Following Spiru's death, there were a series of meetings of Yugoslav and Soviet diplomats and officials on the matter of integration, culminating in a meeting between Stalin and KPJ official Milovan Đilas in December 1947 and January 1948. By its conclusion, Stalin supported the integration of Albania into Yugoslavia, provided it was postponed until an appropriate moment and carried out with the consent of Albanians. It is still debated if Stalin was sincere in his support, or if he was pursuing a delaying tactic. Regardless, Đilas perceived Stalin's support as genuine.[35]

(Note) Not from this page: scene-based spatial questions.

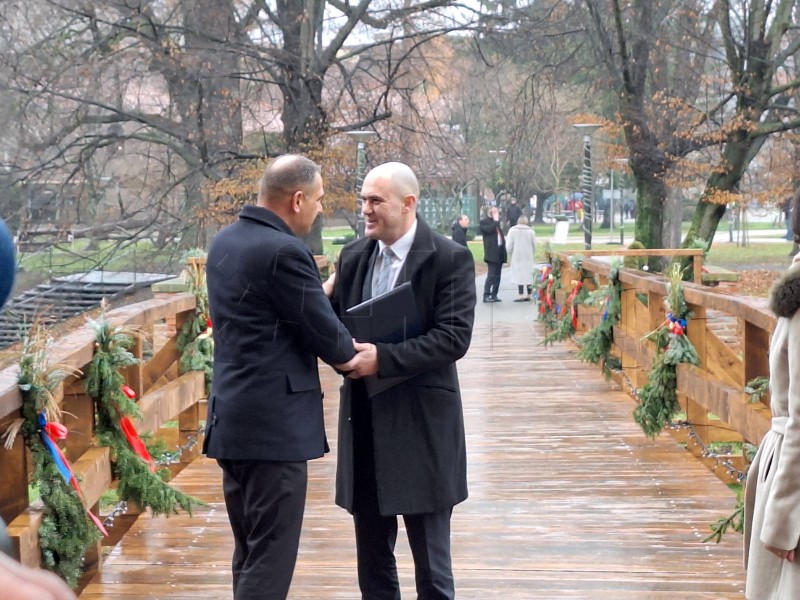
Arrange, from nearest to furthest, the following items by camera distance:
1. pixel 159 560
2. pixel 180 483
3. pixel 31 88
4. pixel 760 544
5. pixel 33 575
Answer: pixel 33 575
pixel 760 544
pixel 159 560
pixel 180 483
pixel 31 88

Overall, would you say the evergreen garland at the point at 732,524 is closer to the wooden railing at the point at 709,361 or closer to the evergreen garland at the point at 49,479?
the wooden railing at the point at 709,361


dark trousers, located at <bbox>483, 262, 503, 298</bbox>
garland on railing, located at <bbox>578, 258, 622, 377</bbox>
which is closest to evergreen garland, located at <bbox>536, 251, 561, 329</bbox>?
dark trousers, located at <bbox>483, 262, 503, 298</bbox>

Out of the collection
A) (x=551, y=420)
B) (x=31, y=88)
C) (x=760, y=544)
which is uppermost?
(x=31, y=88)

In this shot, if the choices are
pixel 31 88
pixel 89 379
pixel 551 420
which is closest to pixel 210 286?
pixel 89 379

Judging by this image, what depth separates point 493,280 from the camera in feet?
64.2

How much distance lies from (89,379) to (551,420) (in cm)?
451

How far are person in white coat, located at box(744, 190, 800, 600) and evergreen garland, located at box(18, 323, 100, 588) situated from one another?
2.30 m

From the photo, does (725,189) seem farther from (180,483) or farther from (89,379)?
(89,379)

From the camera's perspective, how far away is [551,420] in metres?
8.74

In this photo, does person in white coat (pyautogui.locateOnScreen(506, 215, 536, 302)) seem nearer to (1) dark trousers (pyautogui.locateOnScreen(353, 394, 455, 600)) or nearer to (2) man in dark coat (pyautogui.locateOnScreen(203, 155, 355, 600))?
(1) dark trousers (pyautogui.locateOnScreen(353, 394, 455, 600))

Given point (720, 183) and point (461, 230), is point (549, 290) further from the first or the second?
point (720, 183)

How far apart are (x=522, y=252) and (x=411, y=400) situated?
14.5 metres

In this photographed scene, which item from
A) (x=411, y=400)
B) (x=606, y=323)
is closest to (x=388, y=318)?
(x=411, y=400)

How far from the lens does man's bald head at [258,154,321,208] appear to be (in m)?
3.76
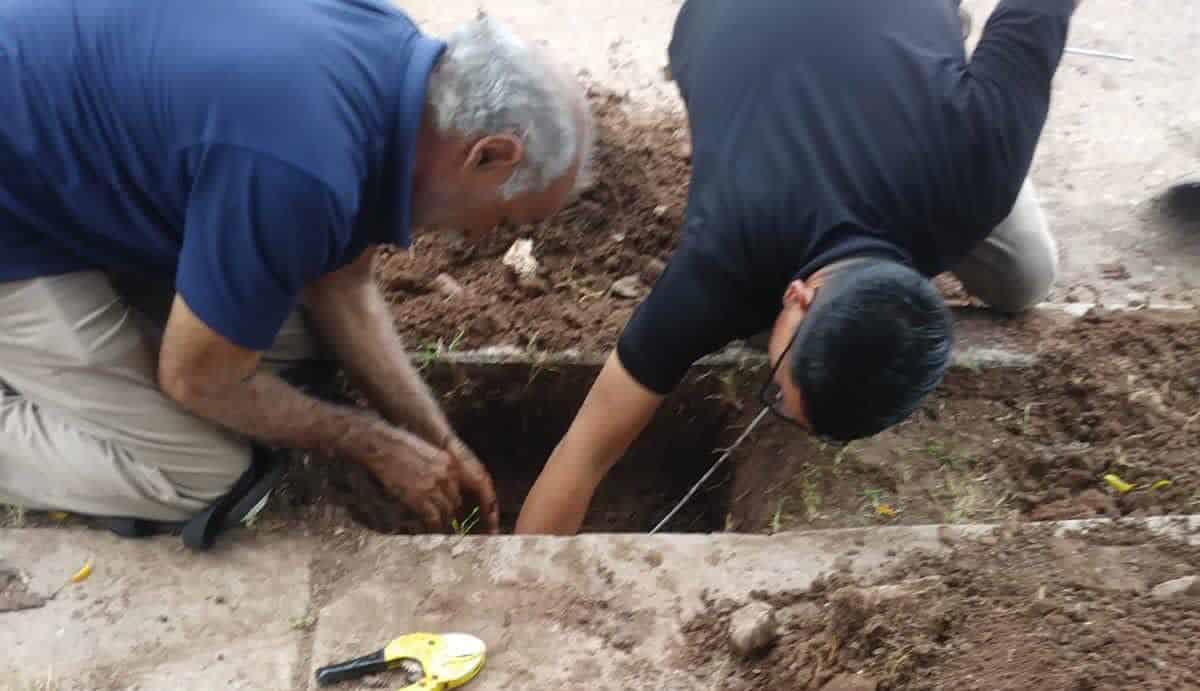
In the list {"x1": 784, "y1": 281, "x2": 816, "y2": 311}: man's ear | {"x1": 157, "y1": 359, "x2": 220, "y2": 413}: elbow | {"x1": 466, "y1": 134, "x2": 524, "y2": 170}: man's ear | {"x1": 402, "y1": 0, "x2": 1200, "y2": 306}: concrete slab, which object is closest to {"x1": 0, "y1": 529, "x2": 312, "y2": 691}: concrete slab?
{"x1": 157, "y1": 359, "x2": 220, "y2": 413}: elbow

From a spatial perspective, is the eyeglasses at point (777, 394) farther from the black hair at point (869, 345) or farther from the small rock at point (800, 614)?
the small rock at point (800, 614)

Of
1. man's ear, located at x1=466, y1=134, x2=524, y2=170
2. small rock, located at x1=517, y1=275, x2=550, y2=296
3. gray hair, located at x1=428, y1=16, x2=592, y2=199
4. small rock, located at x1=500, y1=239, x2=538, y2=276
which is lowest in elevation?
small rock, located at x1=517, y1=275, x2=550, y2=296

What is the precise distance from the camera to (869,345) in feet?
6.06

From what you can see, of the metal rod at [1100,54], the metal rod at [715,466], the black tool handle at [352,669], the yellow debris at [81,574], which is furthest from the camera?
the metal rod at [1100,54]

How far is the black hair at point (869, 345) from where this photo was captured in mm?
1843

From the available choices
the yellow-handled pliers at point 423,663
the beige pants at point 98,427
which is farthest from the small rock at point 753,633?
the beige pants at point 98,427

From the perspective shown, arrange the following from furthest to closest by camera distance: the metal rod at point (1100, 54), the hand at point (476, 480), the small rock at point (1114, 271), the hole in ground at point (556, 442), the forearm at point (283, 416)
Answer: the metal rod at point (1100, 54) → the small rock at point (1114, 271) → the hole in ground at point (556, 442) → the hand at point (476, 480) → the forearm at point (283, 416)

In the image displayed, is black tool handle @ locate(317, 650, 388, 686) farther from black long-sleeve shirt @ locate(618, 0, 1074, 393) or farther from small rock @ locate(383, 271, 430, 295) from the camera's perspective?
small rock @ locate(383, 271, 430, 295)

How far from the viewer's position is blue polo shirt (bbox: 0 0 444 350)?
168cm

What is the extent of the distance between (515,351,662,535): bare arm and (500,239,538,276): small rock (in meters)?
0.81

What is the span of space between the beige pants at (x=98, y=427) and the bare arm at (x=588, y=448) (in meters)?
0.67

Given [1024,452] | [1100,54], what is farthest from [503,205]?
[1100,54]

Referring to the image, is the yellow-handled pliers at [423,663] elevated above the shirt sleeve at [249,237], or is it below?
below

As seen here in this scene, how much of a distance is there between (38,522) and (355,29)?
1.28m
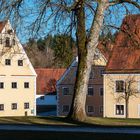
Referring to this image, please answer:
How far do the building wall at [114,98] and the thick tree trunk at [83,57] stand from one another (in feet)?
107

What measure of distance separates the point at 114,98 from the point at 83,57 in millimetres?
34897

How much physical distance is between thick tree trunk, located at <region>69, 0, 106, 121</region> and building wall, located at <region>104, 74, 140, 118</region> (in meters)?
32.5

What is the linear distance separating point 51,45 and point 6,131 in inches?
445

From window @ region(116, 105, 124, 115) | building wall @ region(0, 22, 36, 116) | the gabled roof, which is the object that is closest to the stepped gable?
the gabled roof

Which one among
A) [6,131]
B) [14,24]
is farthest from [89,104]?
[6,131]

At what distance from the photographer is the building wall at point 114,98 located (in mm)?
57188

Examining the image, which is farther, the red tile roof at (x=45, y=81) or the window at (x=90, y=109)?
the red tile roof at (x=45, y=81)

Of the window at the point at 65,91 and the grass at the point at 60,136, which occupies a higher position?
the window at the point at 65,91

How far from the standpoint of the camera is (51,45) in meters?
28.2

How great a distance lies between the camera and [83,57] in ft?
78.9

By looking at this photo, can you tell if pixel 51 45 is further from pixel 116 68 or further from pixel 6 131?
pixel 116 68

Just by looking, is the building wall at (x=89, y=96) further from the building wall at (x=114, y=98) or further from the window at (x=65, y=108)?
the building wall at (x=114, y=98)

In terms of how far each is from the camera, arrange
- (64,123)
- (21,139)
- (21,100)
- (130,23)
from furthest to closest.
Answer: (21,100) < (130,23) < (64,123) < (21,139)

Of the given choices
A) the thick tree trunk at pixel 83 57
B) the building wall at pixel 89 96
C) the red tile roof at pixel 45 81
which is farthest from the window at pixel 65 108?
the thick tree trunk at pixel 83 57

Yugoslav support to the Democratic Army of Greece (Greek: Δημοκρατικός Στρατός Ελλάδας, Dimokratikós Stratós Elládas, DSE) in the Greek Civil War indirectly fostered Albanian support for closer ties with Yugoslavia. The armed clashes there were reinforcing the Albanian perception that the Yugoslav and Albanian borders were being threatened by Greece.[36] Furthermore, there was an US intelligence-gathering operation in the country,[37] and an airdrop of twelve British Secret Intelligence Service-trained agents in 1947 Operation Valuable. The agents were deployed in central Albania to start an insurrection which did not materialise.[38] The Yugoslavs hoped this perception would lead to increased Albanian support for integration with Yugoslavia. Soviet envoys to Albania deemed the effort successful in instilling Albanians with a fear of Greeks along with a perception that Albania could not defend itself on its own.[36] At the same time, Soviet sources indicated there was no actual threat of a Greek invasion of Albania.[39] Tito thought there was another potential benefit from his support to the DSE. Many DSE fighters were Macedonian Slavs leading Tito to believe that cooperating with the DSE might allow Yugoslavia to annex Greek territory by expanding into Aegean Macedonia even if the DSE failed to seize power.[36]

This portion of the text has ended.